“Work isn’t a part of [the laborer’s] life [in a bourgeois/capitalistic system]; it’s a sacrifice of his life, and is sold to the highest bidder.”
“There’s a science of the image. Let’s begin to build it. Here are a few pointers: materialism, dialectics; documentary, fiction; wars of nationalism, people’s war . . .”
See You at Mao, its U.S. title, better suits the British film that Jean-Luc Godard made, assisted by the Groupe Dziga Vertov, than its original title, British Sounds. This is, after all, a forward-looking film that ends with a stunning blast of hope. All that appears of a fallen soldier are his arm and hand as it proceeds across a battlefield until it grasps the red flag of revolutionary struggle, at which point, while a breeze enlivens the flag, the hand expires. Soon after, the flag, held up in the air by an unseen hand in a street demonstration, constitutes a resurrection of the dead soldier’s spirit as the struggle against capitalism continues. But Godard forever being gloriously ambivalent, the flapping flag also reminds us of the soldier’s death, complicating our feelings.
Moving very slowly screen-leftward, the dying soldier’s hand unites the present (and, hence, the future) with the past, the workers’ struggle, and echoes the long, momentous tracking shot inside a British automobile factory, which proceeds screen-rightward, with which the film opens. It is a “dead” shot insofar as it extends the message of wage labor’s plight, its “service” to its employer, its achievement of nothing more than the pittance it is paid for its grinding effort amidst the most god-awful din imaginable. Apart from the profit motive, one of several voiceovers at work in this film notes, all human relationships, between men, between men and women, at work and away from work, have been destroyed by competitiveness. The tracking shot reminds us that Godard is on occasion an ironist. The mise-en-scène is explicitly redundant; as it moves, the camera records the same harsh, alienating labor over and over while at the same time the steady camera movement teases the spectacle into the possibility of some new sight down the line. This is not to be—until, that is, the end and that “disembodied” hand picks up on some many of the film’s “disembodied” voices.

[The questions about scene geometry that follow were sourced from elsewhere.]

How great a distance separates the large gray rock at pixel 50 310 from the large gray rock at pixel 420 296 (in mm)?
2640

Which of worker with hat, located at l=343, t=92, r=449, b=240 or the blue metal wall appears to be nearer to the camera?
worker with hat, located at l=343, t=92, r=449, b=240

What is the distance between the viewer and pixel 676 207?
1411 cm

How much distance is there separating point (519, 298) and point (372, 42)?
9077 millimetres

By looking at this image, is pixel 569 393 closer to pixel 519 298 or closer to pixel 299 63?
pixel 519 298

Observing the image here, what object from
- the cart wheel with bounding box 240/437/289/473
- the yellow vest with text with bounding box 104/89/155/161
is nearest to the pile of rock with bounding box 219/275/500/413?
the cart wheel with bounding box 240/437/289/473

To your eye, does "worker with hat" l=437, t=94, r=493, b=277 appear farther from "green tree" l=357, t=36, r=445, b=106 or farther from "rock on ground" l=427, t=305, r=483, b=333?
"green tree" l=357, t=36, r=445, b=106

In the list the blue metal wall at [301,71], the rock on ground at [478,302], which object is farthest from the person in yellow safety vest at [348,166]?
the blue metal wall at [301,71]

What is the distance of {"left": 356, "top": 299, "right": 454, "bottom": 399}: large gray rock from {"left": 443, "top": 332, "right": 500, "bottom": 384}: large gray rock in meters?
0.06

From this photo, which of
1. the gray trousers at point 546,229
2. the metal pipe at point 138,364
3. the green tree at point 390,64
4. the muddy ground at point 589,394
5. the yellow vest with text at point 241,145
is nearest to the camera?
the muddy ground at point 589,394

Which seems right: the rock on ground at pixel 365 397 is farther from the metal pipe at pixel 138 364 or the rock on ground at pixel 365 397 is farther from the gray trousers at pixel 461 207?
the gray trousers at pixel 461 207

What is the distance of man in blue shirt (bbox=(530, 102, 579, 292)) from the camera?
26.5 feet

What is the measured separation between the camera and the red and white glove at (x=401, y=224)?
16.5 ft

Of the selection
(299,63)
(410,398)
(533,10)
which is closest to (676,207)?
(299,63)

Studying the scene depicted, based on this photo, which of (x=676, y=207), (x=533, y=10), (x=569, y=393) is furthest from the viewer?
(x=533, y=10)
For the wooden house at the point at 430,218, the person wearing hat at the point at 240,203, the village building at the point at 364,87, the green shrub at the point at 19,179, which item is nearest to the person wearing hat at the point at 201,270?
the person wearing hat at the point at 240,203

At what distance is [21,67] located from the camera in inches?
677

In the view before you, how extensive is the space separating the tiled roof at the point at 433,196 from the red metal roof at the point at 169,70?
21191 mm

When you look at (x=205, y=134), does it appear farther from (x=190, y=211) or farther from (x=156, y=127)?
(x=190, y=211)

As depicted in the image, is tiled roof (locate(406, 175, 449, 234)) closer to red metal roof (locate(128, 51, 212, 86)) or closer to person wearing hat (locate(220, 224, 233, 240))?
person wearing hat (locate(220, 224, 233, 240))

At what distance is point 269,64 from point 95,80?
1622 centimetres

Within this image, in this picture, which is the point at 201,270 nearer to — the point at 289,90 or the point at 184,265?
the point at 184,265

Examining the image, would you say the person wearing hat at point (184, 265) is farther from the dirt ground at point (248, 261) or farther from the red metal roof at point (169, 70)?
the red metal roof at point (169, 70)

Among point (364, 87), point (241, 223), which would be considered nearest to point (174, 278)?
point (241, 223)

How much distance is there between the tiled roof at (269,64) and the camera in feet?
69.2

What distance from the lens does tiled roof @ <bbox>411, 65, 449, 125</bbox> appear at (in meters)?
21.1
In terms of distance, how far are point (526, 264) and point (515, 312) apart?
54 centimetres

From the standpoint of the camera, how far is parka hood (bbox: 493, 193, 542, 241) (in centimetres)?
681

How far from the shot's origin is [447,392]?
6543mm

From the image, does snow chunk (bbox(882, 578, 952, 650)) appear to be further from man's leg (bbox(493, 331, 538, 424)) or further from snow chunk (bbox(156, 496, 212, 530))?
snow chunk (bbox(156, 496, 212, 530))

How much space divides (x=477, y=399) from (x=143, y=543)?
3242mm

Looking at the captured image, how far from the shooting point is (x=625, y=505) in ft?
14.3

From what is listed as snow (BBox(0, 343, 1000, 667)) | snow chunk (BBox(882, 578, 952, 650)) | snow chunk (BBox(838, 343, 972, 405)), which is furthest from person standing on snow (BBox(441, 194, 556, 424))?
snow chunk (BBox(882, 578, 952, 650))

One of these voiceovers is that of a mother (or teacher) instructing her young daughter (or pupil), who repeats the information that the woman provides regarding the history of labor’s struggles in Britain. For instance: “In 1834, workers from Dorcester are shipped into bondage for being members of a trade union.” Throughout, Godard layers sound and image to create a complexity that descends from the Marxist dialectic of thesis, antithesis and synthesis—what Eisenstein adapted for the purposes of his intellectual montage pertaining to, in silent film, the collision of images only. Thus, for example, while we hear this particular snippet of history in the unseen classroom of voiceover, we see, and also hear, a 1969 trade union meeting in progress. The synthesis denotes progress, but the larger context prods us to question whether such progress is real or the illusionary. Godard’s tone may feel very certain; but Godard’s concern is far more restless and unsettled than this tone of his suggests.
But there is certainly one voice in the film about which Godard feels no ambivalence whatsoever. It is the voice of capitalism and bigotry. Someone speaking directly into a television camera says odious things: “Workers have come to expect too much: high wages, short hours, the whole lot.” Meanwhile, this speech is interrupted by an image of men at work at street construction. The commentator continues: “Youth should be trained to play their part in industry. . . . These academic thugs, window-smashers, policeman-baiters . . . send [such] offenders to labor camps” insofar as they are assaulting the authority of British institutions. This creepily ugly, youngish commentator turns to the Vietnam War, the conduct of which he approves: “Sometimes it is necessary to burn women and children, sometimes to torture people, sometimes to cut people open and slice off their breasts . . . Wars are meant to be won by any means possible.” Finally, the chap turns his invective toward non-white immigrants: “They live in filth and suck our social services dry.” The immaculate interior of a posh store—perhaps a jewelry store—interrupts and combines with this nasty talk. The patrons there are white.
What about free speech? Doesn’t this white monster have a right to air his toxic views? A later insight provides some context for us to consider. One of the voiceovers notes how insufficient free speech has proven for the working class. It shuts them up, creating the illusion of freedom because it is not connected to power. It needs to be connected to political power in order to advance the cause, and lives, of workers.
From our vantage, in retrospect, we see (in our mind’s eye) that reactionary man on television morphing into Margaret Thatcher. He is connected to power.
See You at Mao: Wonderful film—although one sometimes feels bombarded.